Discretionary spending in the House Budget resolution -- what am I missing?

Anonymous
I'd posted this in the Political Discussion forum but got no responses. Perhaps someone here who is familiar with economic issues and Congressional approps can comment?

I know there are other distractions (the Zelenskyy meeting, the English Official Language EO etc.) but these are just hide the ball tactics. The real issue is always the big spending cuts to pay for the tax cuts to billionaires. That said, it seems that the bulk of the spending cuts at least per the House budget resolution will fall on Medicaid, student loans, TANF and food assistance and some unspecified bits that add up to 1.8T over 10 years. However, if you look closely at the tables and the breakdowns, the outlays on most things are essentially the same as FY25 (or FY24, with minor inflationary adjustments) and continue to increase modestly. Source: https://bipartisanpolicy.org/explainer/whats-...e-budget-resolution/.

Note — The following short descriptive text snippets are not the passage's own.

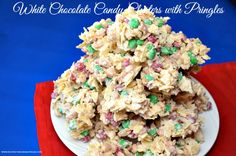 White Chocolate Candy Clusters with Pringles are a Perfect Sweet & Salty treat! Cracker Toffee Bars Recipe, Graham Cracker Toffee, Graham Crackers, Peanut Brittle Recipe, Brittle Recipes, Christmas Candy, Christmas Recipes, Christmas Cookies, Holiday Recipes
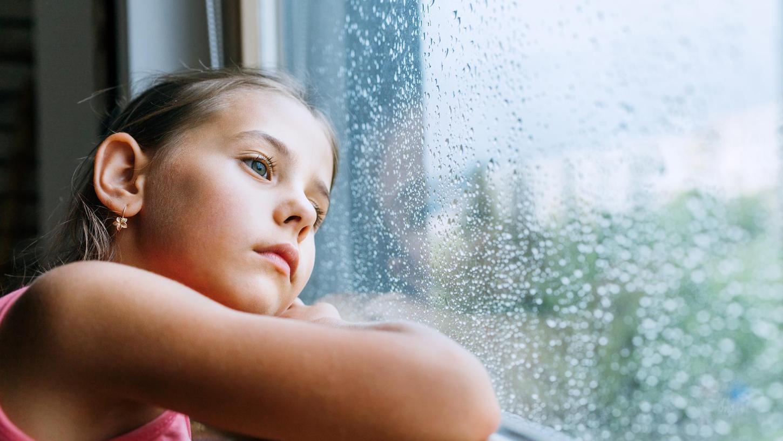 Nach den Lockerungen steigt die Zahl der Personen, die sich nach einem Kontakt mit einem Infizierten zwei Wochen isolieren müssen, Kinder trifft das immer öfter.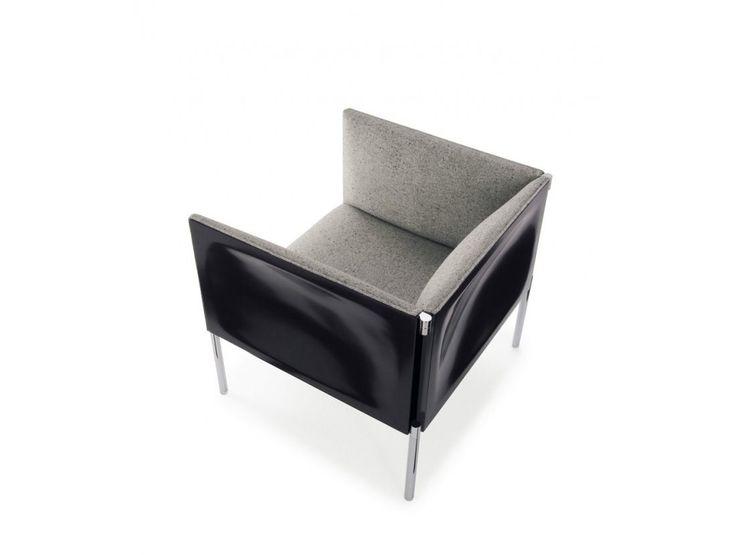 B&B Italia Hollow  De Hollow design bank en fauteuil van B&B Italia is een bijzonder object dankzij de elegante kunststof panelen van het meubel. Deze panelen maken de bank net even anders dan andere design meubelen.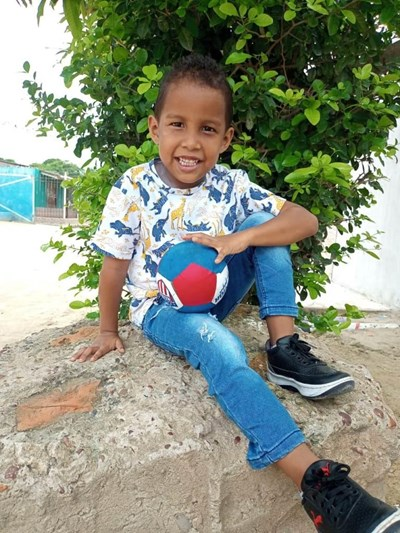 Help Mathias David by becoming a child sponsor. Sponsoring a child is a rewarding and heartwarming experience.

So, why is everyone assuming that the sky is falling and agency budgets are going to be slashed to hitherto unseen levels in FY26? Even international aid is not reduced by anything that this admin is claiming (USAID, smaller State department etc).

I know there is some chatter about impoundment but none of that is likely to come to pass. The WH (Vought) will present a ridiculous budget, Congress will more or less appropriate most things as before, and slash some of the income/health/food security programs.

What am I missing?
Anonymous
Anonymous wrote:I'd posted this in the Political Discussion forum but got no responses. Perhaps someone here who is familiar with economic issues and Congressional approps can comment?

I know there are other distractions (the Zelenskyy meeting, the English Official Language EO etc.) but these are just hide the ball tactics. The real issue is always the big spending cuts to pay for the tax cuts to billionaires. That said, it seems that the bulk of the spending cuts at least per the House budget resolution will fall on Medicaid, student loans, TANF and food assistance and some unspecified bits that add up to 1.8T over 10 years. However, if you look closely at the tables and the breakdowns, the outlays on most things are essentially the same as FY25 (or FY24, with minor inflationary adjustments) and continue to increase modestly. Source: https://bipartisanpolicy.org/explainer/whats-...e-budget-resolution/.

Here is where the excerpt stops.